§ WORK INSTRUCTION
Determine how many lines in this listing contain the word "frames" and report that number by itself.

*** DATA PROVIDED ***

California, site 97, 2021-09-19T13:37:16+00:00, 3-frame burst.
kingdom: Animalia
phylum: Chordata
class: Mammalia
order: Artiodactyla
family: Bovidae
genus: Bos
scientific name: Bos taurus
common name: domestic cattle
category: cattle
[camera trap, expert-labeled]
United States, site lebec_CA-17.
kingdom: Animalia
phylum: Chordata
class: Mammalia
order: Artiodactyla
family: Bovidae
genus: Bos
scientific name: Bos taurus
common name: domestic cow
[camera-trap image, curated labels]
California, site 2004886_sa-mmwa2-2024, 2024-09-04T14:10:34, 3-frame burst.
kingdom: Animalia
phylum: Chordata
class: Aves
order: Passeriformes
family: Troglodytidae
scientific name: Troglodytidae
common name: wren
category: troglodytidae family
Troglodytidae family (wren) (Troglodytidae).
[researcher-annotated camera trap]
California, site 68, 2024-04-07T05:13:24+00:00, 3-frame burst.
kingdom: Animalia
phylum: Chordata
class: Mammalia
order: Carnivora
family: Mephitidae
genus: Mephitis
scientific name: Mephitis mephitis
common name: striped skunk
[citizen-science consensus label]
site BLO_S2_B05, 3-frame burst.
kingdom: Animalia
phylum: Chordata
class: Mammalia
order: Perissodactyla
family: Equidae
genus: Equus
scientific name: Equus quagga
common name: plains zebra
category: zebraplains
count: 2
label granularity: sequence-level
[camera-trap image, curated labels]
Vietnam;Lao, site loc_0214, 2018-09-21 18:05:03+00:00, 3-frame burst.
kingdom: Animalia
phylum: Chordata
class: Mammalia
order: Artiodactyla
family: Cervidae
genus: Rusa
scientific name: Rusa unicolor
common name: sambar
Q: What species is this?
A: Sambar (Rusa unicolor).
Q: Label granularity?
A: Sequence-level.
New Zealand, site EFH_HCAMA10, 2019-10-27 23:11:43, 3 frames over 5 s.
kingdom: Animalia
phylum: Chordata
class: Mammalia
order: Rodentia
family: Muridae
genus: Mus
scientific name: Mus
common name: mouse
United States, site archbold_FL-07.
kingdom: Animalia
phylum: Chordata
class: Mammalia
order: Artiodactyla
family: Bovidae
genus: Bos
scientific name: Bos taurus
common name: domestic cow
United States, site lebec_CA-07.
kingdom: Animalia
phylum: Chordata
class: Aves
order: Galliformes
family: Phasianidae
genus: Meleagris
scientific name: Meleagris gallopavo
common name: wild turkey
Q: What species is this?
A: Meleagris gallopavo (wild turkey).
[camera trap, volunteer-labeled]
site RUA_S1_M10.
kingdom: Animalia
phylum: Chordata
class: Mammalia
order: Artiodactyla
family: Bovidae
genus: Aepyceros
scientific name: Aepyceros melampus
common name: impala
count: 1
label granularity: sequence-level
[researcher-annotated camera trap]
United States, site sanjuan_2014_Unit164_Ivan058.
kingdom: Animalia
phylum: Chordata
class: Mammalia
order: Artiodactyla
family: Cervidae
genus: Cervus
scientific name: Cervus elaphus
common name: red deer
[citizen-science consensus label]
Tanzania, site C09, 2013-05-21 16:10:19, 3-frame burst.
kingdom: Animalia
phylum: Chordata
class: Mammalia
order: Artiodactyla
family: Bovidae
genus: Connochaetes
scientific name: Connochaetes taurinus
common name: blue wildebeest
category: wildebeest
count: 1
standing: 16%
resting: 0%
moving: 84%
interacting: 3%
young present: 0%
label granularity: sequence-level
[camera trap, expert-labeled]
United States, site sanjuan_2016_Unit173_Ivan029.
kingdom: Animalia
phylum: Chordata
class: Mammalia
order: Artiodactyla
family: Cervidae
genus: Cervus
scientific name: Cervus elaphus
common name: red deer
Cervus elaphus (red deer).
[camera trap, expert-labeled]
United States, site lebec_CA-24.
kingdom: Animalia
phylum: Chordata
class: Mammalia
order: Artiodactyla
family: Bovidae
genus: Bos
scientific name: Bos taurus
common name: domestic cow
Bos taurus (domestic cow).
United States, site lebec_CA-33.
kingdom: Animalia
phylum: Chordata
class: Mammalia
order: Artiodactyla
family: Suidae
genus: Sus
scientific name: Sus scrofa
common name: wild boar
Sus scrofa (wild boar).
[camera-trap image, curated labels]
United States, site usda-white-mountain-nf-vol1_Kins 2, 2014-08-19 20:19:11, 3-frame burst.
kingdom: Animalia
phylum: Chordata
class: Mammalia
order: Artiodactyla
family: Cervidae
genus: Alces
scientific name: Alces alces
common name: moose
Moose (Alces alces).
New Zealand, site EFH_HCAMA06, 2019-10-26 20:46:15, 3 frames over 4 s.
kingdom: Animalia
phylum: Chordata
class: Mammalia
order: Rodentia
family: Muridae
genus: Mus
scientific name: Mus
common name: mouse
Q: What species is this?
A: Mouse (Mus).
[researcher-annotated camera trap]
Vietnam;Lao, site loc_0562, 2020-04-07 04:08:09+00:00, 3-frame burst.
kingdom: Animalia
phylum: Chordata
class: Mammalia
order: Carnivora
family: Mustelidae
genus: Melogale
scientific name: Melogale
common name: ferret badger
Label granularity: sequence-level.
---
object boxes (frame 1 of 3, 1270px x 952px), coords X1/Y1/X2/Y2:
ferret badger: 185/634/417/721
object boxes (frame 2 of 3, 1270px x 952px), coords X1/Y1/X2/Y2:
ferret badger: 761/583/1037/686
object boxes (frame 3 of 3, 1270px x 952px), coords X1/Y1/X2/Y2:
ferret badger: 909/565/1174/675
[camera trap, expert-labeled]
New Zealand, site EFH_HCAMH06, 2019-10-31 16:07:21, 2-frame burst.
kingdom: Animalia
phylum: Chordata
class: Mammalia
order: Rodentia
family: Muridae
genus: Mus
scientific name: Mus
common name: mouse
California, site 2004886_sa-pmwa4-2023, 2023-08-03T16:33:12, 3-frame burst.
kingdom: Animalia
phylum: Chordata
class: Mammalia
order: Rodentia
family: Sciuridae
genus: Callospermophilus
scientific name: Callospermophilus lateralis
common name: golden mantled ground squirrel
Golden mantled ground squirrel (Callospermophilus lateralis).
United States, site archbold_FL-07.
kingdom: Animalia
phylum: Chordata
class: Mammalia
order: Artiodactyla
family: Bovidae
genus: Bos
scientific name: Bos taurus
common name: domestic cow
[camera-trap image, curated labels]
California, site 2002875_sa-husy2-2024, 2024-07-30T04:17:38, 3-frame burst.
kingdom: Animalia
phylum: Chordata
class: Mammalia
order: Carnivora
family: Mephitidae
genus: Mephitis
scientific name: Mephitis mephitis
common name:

*** End of DATA PROVIDED ***

§ RESPONSE FOR THIS EXERCISE
2